Nevertheless, Jackson says the whole idea reminds him of the mid-20th century philosophy that waterways were “self-cleaning,” and says he’d prefer focus to be kept on reducing pollution at its source. Indeed, known pollution sources such as nutrient and pesticide runoff from human landscapes continue to contaminate the region’s waterways, as do billions of gallons of annual sewage overflows from Philadelphia’s aging sewer systems.
Our greatest success environmentally has not been asking nature to heal itself. When we remove the stressors that come from people, then nature heals.”
— John Jackson, Stroud Water Research Center
“Our greatest success environmentally has not been asking nature to heal itself,” Jackson says. “When we remove the stressors that come from people, then nature heals.”
Klein says the Bartram’s hatchery PENNVEST funding is in the form of a loan, which ostensibly will be paid back when the hatchery begins to sell mussels, potentially to regulated entities.
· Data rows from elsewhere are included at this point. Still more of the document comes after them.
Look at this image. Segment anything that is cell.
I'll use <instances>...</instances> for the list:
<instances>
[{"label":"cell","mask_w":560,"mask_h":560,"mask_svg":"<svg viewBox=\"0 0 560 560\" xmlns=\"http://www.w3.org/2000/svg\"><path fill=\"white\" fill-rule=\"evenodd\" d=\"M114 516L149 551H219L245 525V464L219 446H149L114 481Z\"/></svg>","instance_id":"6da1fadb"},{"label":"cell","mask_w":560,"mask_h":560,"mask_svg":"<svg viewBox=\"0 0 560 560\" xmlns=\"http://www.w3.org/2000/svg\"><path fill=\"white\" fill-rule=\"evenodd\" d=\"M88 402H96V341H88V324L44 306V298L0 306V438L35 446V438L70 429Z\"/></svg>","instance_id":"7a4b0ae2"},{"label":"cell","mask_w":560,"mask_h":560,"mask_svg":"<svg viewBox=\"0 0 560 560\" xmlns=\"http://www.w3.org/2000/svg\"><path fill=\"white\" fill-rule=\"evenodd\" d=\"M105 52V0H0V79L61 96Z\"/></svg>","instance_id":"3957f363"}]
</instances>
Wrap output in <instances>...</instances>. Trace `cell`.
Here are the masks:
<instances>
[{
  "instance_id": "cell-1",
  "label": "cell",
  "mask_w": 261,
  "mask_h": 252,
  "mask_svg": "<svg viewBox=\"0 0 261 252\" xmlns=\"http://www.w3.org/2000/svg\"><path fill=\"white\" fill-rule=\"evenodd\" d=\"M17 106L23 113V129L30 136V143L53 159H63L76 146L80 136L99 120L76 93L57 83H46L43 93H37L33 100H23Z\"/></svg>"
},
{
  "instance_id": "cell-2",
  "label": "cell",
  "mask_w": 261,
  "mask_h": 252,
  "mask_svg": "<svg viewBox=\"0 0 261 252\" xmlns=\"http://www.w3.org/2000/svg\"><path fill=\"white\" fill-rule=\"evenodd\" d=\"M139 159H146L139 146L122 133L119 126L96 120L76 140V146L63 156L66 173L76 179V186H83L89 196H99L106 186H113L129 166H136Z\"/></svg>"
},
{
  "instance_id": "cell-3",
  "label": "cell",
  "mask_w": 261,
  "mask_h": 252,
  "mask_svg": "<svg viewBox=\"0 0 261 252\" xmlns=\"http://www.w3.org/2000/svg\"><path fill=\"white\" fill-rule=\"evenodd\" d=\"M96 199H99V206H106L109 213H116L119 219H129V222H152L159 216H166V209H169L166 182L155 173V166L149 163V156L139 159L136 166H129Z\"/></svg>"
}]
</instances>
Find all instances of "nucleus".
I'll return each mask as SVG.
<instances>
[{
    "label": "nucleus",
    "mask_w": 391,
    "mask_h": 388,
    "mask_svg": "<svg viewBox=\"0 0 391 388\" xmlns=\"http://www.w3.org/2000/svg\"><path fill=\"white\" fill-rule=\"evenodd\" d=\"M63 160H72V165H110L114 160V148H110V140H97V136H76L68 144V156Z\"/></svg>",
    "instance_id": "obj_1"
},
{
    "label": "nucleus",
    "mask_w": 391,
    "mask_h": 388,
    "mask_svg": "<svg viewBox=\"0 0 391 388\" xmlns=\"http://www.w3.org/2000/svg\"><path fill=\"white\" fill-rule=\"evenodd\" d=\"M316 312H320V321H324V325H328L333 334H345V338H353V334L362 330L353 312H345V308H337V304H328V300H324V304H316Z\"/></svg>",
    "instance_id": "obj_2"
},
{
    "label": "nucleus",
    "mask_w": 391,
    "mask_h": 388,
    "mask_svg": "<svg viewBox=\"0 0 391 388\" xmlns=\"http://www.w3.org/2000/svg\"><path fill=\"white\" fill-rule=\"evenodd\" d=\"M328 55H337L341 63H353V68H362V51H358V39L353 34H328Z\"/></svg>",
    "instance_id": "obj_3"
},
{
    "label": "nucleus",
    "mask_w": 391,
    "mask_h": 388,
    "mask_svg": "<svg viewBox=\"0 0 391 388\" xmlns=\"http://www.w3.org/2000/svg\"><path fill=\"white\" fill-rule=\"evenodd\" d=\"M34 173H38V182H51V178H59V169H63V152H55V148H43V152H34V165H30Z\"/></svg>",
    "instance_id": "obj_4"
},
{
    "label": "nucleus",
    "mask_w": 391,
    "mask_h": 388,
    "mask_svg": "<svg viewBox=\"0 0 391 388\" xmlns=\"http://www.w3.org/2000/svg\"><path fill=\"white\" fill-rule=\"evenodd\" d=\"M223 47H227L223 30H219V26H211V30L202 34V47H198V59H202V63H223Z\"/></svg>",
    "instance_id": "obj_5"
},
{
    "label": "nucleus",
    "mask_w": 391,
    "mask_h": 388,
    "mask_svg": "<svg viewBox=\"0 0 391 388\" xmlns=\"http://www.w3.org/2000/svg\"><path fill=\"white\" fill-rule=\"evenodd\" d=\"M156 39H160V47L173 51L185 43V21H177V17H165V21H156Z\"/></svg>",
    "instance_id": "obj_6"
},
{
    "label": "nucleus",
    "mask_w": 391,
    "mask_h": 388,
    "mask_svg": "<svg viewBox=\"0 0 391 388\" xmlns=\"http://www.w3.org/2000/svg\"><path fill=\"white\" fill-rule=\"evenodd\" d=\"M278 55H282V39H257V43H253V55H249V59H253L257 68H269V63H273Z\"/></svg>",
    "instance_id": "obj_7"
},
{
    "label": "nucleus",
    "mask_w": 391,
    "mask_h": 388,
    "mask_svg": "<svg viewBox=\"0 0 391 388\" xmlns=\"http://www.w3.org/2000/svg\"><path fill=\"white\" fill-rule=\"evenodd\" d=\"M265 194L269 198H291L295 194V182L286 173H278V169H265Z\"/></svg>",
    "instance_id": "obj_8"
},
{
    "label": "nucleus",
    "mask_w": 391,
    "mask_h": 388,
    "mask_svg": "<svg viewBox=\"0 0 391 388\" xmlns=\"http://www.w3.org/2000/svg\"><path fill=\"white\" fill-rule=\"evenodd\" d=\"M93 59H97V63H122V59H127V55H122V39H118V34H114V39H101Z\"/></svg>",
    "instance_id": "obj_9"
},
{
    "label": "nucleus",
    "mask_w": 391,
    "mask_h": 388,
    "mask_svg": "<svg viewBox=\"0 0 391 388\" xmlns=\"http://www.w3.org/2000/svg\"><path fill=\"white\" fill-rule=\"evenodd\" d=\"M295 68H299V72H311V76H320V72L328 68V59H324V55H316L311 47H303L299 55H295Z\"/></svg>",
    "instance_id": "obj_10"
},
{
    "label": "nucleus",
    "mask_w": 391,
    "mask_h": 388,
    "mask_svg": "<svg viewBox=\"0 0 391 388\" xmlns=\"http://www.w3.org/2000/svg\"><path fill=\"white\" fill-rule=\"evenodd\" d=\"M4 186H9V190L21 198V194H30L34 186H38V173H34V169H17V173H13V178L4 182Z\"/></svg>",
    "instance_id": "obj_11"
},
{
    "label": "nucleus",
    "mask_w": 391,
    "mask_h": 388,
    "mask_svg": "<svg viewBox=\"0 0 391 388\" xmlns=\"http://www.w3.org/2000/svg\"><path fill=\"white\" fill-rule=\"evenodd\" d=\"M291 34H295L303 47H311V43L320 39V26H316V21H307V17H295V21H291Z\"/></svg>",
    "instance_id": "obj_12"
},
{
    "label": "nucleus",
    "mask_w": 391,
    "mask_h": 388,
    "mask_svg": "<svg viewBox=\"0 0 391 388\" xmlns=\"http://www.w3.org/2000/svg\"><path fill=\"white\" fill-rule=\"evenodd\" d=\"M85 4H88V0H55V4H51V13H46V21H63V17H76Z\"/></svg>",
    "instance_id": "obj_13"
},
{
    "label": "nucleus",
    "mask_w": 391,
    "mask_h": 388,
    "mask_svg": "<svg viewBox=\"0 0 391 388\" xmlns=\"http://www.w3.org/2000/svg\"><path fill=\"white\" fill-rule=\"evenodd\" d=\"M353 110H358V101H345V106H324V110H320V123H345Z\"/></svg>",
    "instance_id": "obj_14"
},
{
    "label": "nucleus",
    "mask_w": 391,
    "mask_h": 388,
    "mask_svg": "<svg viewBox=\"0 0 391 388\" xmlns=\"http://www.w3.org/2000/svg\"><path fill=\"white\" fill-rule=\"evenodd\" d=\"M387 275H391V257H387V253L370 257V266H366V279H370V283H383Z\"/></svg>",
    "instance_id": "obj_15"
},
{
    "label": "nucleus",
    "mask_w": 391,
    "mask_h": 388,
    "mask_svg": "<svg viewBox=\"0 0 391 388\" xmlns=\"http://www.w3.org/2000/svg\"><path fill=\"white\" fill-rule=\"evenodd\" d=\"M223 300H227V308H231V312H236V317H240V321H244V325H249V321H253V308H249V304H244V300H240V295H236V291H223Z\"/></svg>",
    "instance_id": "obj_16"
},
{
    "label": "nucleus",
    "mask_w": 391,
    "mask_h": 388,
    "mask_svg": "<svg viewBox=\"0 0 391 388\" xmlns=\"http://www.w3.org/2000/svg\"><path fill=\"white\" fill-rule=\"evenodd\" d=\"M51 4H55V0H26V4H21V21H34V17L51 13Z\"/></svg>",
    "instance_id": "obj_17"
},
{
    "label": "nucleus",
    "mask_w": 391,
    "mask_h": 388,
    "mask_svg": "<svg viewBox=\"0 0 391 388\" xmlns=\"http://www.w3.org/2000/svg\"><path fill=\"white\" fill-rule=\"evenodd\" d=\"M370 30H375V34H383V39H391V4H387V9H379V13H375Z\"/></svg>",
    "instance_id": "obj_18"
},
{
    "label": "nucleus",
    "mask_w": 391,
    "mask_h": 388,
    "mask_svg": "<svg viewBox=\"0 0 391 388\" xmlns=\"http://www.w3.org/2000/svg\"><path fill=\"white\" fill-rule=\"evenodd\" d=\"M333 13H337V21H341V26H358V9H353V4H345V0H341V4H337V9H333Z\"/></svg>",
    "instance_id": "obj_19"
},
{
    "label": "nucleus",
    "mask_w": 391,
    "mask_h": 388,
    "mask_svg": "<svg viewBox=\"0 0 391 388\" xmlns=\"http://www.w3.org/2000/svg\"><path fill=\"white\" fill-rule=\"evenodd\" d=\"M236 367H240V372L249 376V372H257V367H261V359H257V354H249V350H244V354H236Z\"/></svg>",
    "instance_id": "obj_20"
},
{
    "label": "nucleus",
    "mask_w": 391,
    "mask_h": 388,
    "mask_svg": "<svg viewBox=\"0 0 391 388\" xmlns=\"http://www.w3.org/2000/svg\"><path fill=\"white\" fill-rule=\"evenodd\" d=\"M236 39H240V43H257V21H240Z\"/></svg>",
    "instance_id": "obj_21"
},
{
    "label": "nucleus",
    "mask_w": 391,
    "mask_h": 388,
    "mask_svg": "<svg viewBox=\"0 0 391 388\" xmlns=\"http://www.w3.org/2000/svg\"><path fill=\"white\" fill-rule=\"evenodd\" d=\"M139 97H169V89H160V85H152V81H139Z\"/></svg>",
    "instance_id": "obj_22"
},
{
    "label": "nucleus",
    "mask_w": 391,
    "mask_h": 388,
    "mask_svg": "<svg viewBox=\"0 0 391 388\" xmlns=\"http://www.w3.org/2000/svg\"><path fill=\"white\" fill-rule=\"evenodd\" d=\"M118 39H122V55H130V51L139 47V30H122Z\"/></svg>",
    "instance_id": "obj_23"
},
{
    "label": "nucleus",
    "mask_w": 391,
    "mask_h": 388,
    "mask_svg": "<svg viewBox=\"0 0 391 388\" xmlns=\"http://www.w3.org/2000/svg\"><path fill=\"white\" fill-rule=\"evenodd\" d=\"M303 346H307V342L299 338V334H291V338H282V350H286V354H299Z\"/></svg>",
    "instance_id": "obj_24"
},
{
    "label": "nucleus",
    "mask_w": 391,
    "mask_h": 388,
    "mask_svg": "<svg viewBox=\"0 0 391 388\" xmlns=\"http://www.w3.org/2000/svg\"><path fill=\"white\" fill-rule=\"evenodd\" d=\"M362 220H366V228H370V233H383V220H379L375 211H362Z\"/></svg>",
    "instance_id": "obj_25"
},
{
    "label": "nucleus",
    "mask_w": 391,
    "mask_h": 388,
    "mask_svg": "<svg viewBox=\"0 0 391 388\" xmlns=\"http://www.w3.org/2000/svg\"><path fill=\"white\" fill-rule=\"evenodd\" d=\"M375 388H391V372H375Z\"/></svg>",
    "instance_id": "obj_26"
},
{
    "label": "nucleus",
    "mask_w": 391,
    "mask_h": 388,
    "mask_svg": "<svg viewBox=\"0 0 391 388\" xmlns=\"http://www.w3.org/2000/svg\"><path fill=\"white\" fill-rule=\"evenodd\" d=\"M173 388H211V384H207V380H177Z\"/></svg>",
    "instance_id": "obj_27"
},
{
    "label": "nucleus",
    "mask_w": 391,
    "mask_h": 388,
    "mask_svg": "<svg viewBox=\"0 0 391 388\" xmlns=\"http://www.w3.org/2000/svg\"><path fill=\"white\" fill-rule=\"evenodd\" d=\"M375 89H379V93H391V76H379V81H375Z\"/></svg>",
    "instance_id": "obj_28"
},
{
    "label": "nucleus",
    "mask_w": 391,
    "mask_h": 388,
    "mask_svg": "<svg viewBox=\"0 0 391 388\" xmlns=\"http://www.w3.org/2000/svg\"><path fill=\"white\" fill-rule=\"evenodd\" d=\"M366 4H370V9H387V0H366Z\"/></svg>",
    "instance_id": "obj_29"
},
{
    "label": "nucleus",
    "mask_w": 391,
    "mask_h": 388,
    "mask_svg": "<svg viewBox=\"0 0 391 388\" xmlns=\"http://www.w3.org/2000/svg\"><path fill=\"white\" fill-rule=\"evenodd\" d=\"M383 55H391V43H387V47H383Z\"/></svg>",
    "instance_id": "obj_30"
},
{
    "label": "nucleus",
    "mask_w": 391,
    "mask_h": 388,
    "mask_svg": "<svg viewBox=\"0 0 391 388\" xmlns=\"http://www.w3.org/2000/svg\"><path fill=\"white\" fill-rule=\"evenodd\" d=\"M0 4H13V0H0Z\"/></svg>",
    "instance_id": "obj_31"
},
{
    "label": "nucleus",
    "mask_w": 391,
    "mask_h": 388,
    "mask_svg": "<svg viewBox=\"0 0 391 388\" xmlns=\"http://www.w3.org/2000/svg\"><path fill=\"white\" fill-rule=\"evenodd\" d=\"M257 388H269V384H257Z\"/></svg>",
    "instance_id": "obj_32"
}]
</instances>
But she freely acknowledges that the whole model is not guaranteed to work, and that mussels are not a silver bullet to clean up long-stressed waterways in any event.
“I think if we can work to restore these animals into our streams where they were historically abundant, there’s a lot of value in that,” Klein says. “At the same time … this is not going to solve the problems that we have with clean water.”
There’s also a solid upside for Bartram’s Garden. Staff will use the public portion of the new building to further the park’s mission of reconnecting nearby underserved neighborhoods with their river. New facilities will include public science labs and a kitchen space for use by Sankofa Community Farm.
The activity going on in the hatchery next door will also help demonstrate to visitors the importance of striving to clean up the watershed, says Caroline Winschel, director of development and communications at Bartram’s.
“We see the importance of seeing this project advance,” Winschel says. “It’s very exciting for us … to think about world-class science happening here in a public park, and to think about being able to make that accessible and make that part of how the neighborhood thinks about the river in our backyard.”
This story was produced in collaboration with Delaware Currents.